EXCERPT TO READ:
^^^^
GARY DARWELL                            )
                                    )
          Claimant-Petitioner       )
          Cross-Respondent          )
                                    )
     v.                             )   DATE ISSUED:   10/16/2001
                                    )
NEWPORT NEWS SHIPBUILDING           )
AND DRY DOCK COMPANY                )
                                    )
          Self-Insured              )
          Employer-Respondent       )
          Cross-Petitioner          )   DECISION and ORDER

     Appeals of the Decision and Order and Order Denying Motion for
     Reconsideration of Daniel A. Sarno, Jr., Administrative Law
     Judge, United States Department of Labor.

     Robert E. Walsh (Rutter, Walsh, Mills & Rutter, L.L.P.), Norfolk,
     Virginia, for claimant.

     Jonathan H. Walker (Mason, Cowardin & Mason), Newport News,
     Virginia, for self-insured employer.  

     Before: SMITH, DOLDER and McGRANERY, Administrative Appeals
     Judges.

     PER CURIAM:

     Claimant appeals, and employer cross-appeals, the Decision and Order
and Order Denying Motion for Reconsideration (1996-LHC-2434) of
Administrative Law Judge Daniel A. Sarno, Jr., rendered on a claim filed
pursuant to the provisions of the Longshore and Harbor Workers'
Compensation Act, as amended, 33 U.S.C. §901 et seq. (the Act). 
We must affirm the findings of fact and conclusions of law of the
administrative law judge which are rational, supported by substantial
evidence, and in accordance with law.  O'Keeffe v. Smith, Hinchman &
Grylls Associates, Inc., 380 U.S. 359 (1965); 33 U.S.C.
§921(b)(3).
^^^^
APPLY WHAT YOU READ:
[a] Do the statements below agree with the decision excerpt? For each, answer yes or no and quote the deciding words of the decision excerpt exactly. (i) The employer brings a cross-appeal. (ii) Jonathan H. Walker represents the claimant. (iii) The claim was filed under the Longshore and Harbor Workers' Compensation Act.
[b] Please extract, word for word, the part of the decision excerpt that opens with the words containing "Before: SMITH, DOLDER" and closes with "seq. (the Act).".

RECORDS SHOWN:
^^^^
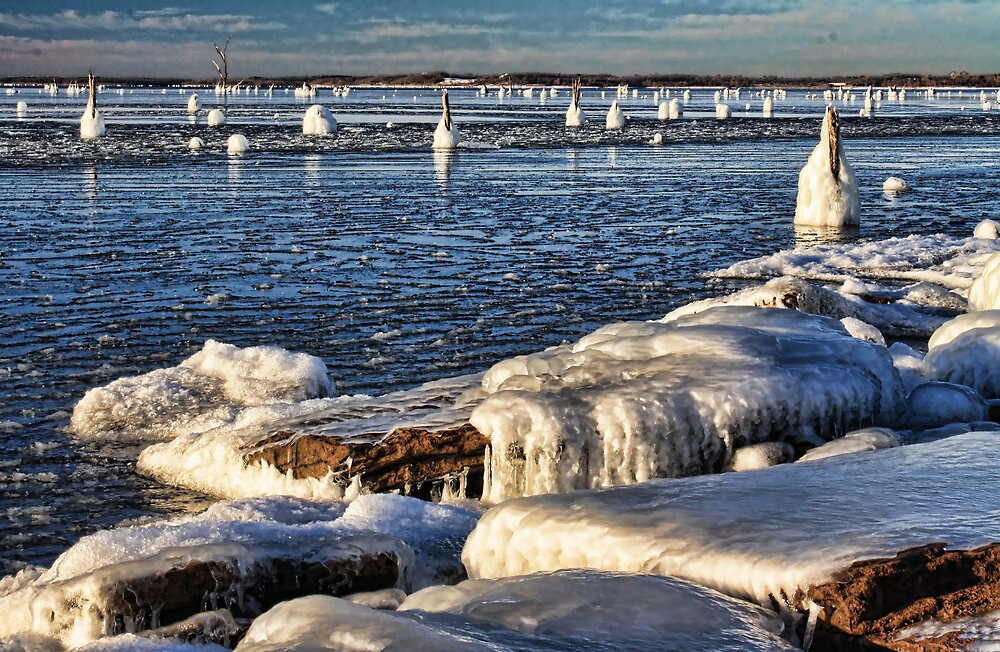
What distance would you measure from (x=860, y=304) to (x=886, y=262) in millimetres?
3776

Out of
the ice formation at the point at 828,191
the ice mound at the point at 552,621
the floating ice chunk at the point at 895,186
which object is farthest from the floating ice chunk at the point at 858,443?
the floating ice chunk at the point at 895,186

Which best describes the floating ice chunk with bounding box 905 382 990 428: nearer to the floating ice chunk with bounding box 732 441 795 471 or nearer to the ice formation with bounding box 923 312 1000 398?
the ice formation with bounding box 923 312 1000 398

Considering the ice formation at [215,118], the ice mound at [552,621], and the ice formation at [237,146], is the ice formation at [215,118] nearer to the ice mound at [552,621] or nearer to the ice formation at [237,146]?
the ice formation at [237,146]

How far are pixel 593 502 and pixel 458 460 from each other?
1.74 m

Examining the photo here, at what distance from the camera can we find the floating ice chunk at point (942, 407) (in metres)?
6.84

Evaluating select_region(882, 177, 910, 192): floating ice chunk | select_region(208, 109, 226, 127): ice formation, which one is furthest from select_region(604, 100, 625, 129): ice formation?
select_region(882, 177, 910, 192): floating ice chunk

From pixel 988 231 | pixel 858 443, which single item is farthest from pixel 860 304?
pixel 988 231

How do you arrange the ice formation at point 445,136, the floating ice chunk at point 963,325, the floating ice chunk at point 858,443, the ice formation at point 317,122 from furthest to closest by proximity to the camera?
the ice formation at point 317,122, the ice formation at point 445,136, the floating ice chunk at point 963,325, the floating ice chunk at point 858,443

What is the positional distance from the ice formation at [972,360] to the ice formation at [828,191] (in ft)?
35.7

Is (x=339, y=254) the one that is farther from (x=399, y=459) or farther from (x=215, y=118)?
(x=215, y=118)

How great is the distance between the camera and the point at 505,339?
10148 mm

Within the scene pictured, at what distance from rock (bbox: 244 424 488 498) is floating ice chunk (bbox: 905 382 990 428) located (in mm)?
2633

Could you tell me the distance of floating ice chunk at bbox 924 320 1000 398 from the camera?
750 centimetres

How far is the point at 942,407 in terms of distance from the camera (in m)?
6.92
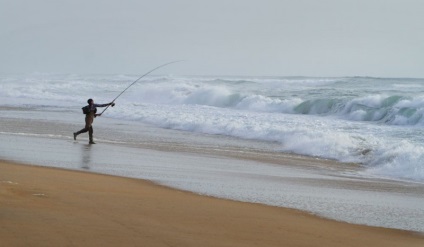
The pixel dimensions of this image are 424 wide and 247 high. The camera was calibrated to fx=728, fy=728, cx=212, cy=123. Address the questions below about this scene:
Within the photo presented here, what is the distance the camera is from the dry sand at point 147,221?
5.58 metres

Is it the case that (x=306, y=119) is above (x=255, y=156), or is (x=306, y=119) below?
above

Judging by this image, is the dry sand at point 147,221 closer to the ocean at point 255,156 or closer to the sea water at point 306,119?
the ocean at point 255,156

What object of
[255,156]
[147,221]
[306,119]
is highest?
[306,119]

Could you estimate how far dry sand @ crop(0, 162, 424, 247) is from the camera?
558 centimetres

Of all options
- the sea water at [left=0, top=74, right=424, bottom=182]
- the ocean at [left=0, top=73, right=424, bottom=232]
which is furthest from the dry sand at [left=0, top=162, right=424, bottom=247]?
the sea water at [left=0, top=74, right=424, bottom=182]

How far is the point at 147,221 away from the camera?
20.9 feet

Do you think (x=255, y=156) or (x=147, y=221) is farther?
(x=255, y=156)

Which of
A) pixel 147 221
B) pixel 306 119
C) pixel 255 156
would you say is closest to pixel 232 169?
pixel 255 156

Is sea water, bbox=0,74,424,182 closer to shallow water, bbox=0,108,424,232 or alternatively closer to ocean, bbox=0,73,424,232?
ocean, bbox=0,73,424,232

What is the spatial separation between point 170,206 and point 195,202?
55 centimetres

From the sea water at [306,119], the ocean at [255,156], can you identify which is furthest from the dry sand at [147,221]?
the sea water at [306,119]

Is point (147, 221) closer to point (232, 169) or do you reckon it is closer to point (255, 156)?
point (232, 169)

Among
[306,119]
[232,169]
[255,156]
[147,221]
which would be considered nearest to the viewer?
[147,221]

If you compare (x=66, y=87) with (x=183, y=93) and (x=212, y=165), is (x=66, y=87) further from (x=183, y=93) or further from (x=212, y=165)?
^^^^
ANSWER LIST:
[a]
(i) Yes: "Claimant appeals, and employer cross-appeals"
(ii) No: "Robert E. Walsh (Rutter, Walsh, Mills & Rutter, L.L.P.), Norfolk, Virginia, for claimant."
(iii) Yes: "pursuant to the provisions of the Longshore and Harbor Workers' Compensation Act"

[b]
Before: SMITH, DOLDER and McGRANERY, Administrative Appeals
     Judges.

     PER CURIAM:

     Claimant appeals, and employer cross-appeals, the Decision and Order
and Order Denying Motion for Reconsideration (1996-LHC-2434) of
Administrative Law Judge Daniel A. Sarno, Jr., rendered on a claim filed
pursuant to the provisions of the Longshore and Harbor Workers'
Compensation Act, as amended, 33 U.S.C. §901 et seq. (the Act).